== Available data
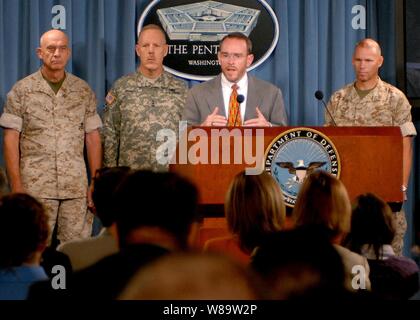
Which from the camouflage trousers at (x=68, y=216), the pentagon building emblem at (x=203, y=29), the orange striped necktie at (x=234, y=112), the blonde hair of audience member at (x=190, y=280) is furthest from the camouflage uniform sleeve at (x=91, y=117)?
the blonde hair of audience member at (x=190, y=280)

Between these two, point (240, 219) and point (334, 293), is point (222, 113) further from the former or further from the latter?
point (334, 293)

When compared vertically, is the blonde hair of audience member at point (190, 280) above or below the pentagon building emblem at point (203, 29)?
below

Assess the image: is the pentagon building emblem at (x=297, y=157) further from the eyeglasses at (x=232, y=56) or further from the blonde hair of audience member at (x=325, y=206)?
the eyeglasses at (x=232, y=56)

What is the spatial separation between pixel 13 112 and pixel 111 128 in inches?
24.5

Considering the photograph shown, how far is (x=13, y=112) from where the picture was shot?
528 centimetres

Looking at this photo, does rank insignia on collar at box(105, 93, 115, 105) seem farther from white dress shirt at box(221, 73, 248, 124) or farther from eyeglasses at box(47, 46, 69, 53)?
white dress shirt at box(221, 73, 248, 124)

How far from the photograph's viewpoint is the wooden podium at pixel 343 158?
3.84 m

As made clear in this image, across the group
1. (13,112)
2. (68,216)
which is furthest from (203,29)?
(68,216)

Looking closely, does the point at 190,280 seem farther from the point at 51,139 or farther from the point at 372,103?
the point at 372,103

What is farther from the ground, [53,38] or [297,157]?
[53,38]

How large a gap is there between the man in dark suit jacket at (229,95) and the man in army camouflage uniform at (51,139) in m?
0.82

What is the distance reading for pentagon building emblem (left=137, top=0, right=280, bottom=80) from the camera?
5980mm

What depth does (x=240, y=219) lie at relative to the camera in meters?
2.98

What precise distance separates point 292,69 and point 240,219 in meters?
3.25
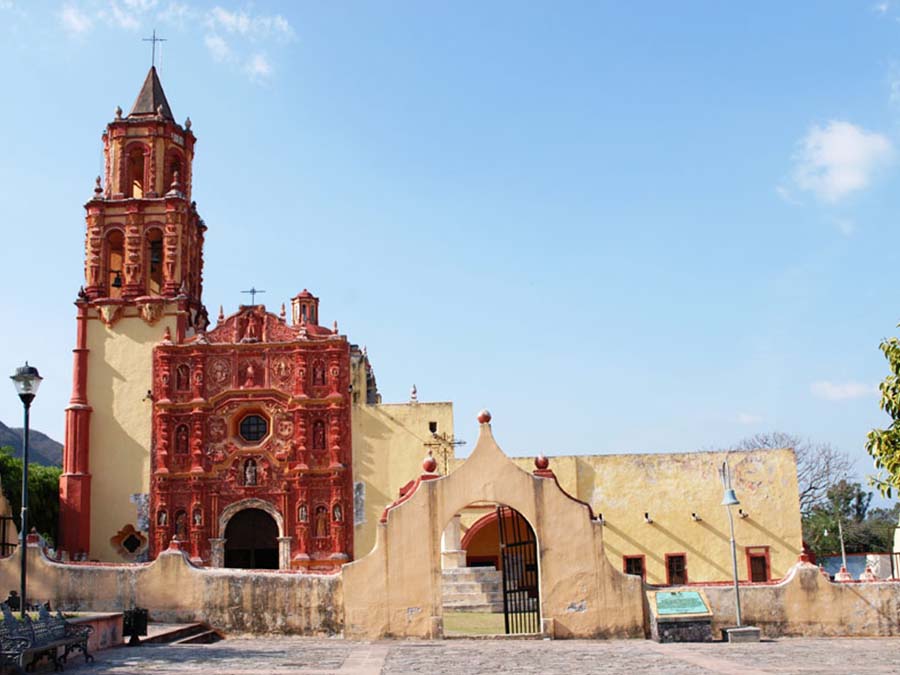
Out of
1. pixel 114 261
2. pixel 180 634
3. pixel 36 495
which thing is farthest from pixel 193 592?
pixel 114 261

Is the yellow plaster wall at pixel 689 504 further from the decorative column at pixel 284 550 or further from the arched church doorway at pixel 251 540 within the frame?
the arched church doorway at pixel 251 540

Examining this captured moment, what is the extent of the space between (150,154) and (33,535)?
18.0 metres

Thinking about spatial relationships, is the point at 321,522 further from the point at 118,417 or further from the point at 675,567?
the point at 675,567

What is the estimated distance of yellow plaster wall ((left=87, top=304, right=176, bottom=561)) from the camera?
33.8 meters

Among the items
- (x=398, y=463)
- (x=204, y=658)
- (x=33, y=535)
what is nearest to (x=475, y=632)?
(x=204, y=658)

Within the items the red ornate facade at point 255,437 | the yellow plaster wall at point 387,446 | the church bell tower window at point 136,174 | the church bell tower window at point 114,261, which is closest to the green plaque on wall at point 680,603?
the yellow plaster wall at point 387,446

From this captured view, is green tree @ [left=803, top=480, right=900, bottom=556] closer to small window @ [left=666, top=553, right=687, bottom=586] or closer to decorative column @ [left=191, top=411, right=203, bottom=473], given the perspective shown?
small window @ [left=666, top=553, right=687, bottom=586]

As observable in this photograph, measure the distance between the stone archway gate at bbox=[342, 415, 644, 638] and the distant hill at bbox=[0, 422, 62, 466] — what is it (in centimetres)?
6143

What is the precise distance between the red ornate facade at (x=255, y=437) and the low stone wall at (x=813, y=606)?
1625 centimetres

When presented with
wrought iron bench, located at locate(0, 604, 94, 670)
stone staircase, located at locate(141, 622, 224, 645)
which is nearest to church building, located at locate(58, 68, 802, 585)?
stone staircase, located at locate(141, 622, 224, 645)

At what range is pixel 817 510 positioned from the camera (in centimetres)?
5644

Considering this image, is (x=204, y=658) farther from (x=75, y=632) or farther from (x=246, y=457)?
(x=246, y=457)

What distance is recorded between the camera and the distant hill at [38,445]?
76.2 metres

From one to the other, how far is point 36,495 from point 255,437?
26.2ft
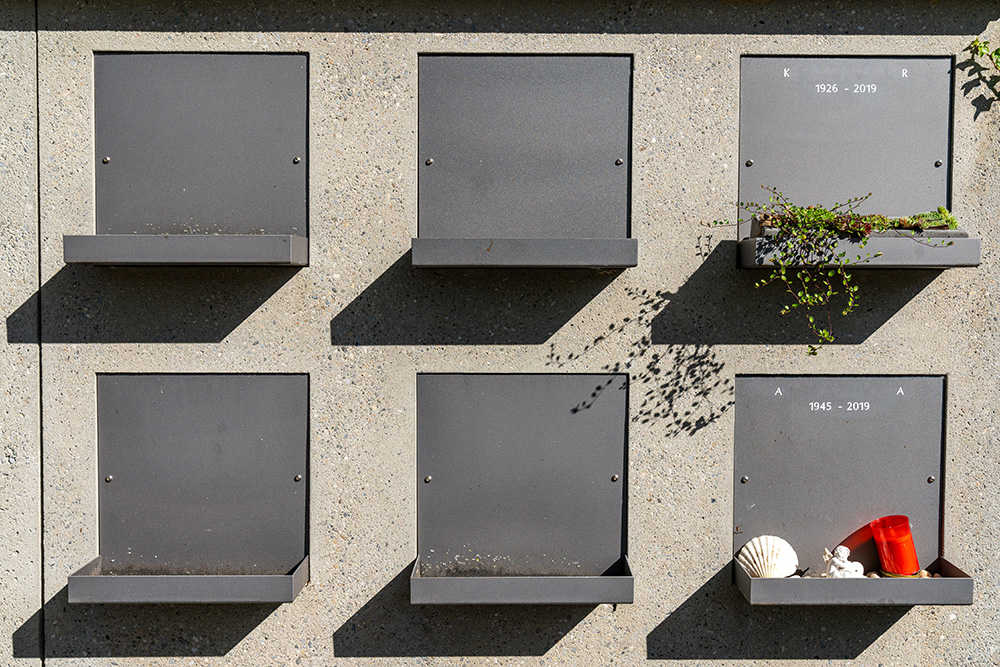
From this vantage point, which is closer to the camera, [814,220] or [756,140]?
====
• Your task
Repeat the lines of the records verbatim, starting at the line containing "When presented with" and stopping after the final line. Images stay out.

• Exercise solution
When presented with
wrought iron bench, located at locate(0, 604, 94, 670)
stone staircase, located at locate(141, 622, 224, 645)
which is nearest to church building, located at locate(58, 68, 802, 585)?
stone staircase, located at locate(141, 622, 224, 645)

At what range is pixel 817 510 positioned from the camera (in centimetres)?
5644

Considering this image, is (x=204, y=658) farther from (x=75, y=632) or farther from (x=246, y=457)?
(x=246, y=457)

What distance is recorded between the camera and the distant hill at [38,445]?
76.2 metres

From one to the other, how far is point 36,495 from point 255,437?
26.2ft
From this vantage point, which is closer to the camera, [814,220] or [756,140]?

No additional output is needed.